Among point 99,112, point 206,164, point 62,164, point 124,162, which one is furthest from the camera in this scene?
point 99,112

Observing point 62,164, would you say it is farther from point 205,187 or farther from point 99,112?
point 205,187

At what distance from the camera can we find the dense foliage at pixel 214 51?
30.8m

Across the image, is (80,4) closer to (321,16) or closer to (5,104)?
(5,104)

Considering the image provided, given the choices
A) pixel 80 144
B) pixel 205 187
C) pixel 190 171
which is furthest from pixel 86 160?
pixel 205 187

____

Given instruction: Lay out every line of the items above as a JSON list of strings, one string per line, with blank lines left out.

Complete answer:
[
  "Among point 99,112, point 206,164, point 62,164, point 124,162, which one is furthest from the camera in this scene?",
  "point 99,112",
  "Observing point 62,164, would you say it is farther from point 205,187 or farther from point 99,112?",
  "point 205,187",
  "At what distance from the camera can we find the dense foliage at pixel 214 51?",
  "30.8m",
  "Across the image, is (80,4) closer to (321,16) or closer to (5,104)?",
  "(5,104)",
  "Considering the image provided, given the choices",
  "A) pixel 80 144",
  "B) pixel 205 187",
  "C) pixel 190 171",
  "which is furthest from pixel 86 160?",
  "pixel 205 187"
]